## RAW DATA
*** Block opens ***
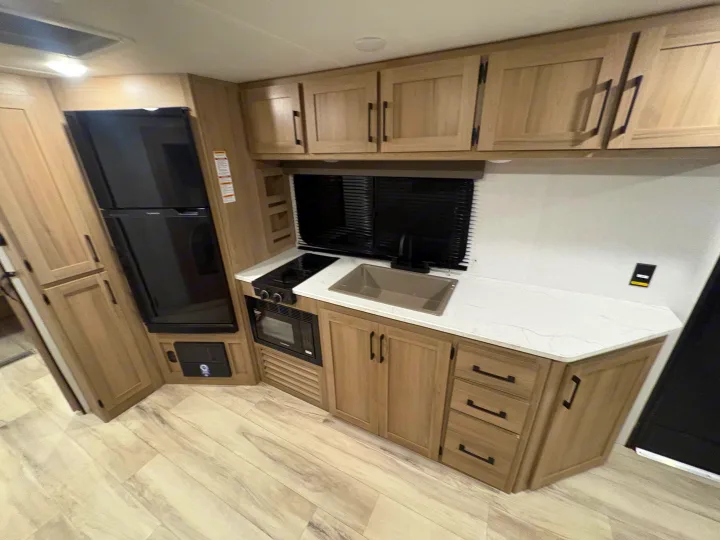 Inside an RV rental, a compact kitchen features a black fridge, stove, microwave, sink, and light wood cabinets with white counters.. Keystone RV Other 2026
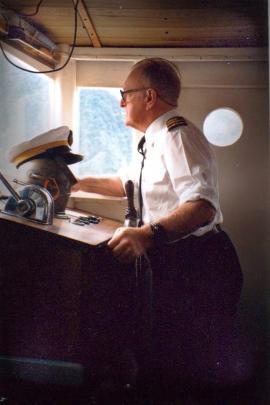 George in his happy place on the Western Explorer, Milford Sound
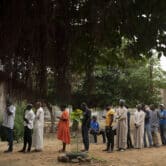 People line up to cast their ballot for legislative elections in Dakar, Senegal.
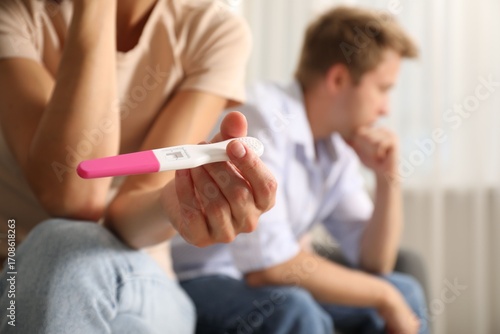 Quadro su tela Couple with pregnancy test at home, selective focus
*** Block closes ***
## PROBLEM
Extract the lines beginning with the one that contains "People line up" and ending with the last line of the listing. Keep them exact and drop the pictures.

## EXERCISE OUTPUT
 People line up to cast their ballot for legislative elections in Dakar, Senegal.
 Quadro su tela Couple with pregnancy test at home, selective focus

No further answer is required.